Bundled utility offers easy tweaking

Computex Intel is to give free rein to overclockers to tweak the settings that can be applied to its 'Eaglelake' chipset, the P45, the chip maker has revealed.

Launched today at Computex in Taipei, the P45 will come with Intel's Extreme Tuning Utility (ETU), an app that the company said would bring "overclocking to the mainstream". The tool uses Wizards to allow users to adjust a range of system speed parameters to try to boost performance. It'll also operate automatically.

Intel P45 chipset diagram

Intel's P45: system schematic

Officially, the P45 supports frontside bus speeds of up to 1333MHz and DDR 3 memory clocked at up to 1066MHz, but both can be tweaked with ETU.
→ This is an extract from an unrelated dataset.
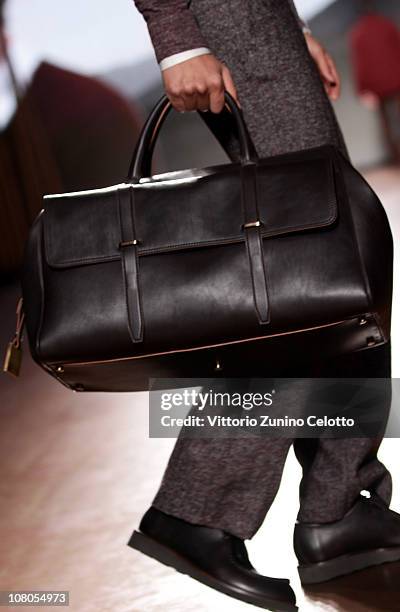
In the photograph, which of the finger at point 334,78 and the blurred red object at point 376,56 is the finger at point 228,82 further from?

The chipset also supports PCI Express (PCIe) 2.0 to host either a single x16 add-in card or a pair of x8 boards. The accompanying ICH10 or ICH10R southbridge chip adds six PCI slots to the picture, along with six 3Gb/s SATA ports and an eSATA connector, all of which can be disabled by corporations that don't want extra drives added to their PCs.

Likewise, any of the 12 USB ports can be blocked.

The ICH10R variant adds RAID 0, 1, 5 and 10 to the user's drive configuration options. Both southbridges support HD audio and sport on-board Gigabit Ethernet. It'll also automatically adjust system cooling fans to reduce noise whenever possible.

Intel also launched the P43 today, which is almost entirely identical to the P45 - it simply lacks the ability to host two graphics cards, limiting the user to a single x16 PCIe slot.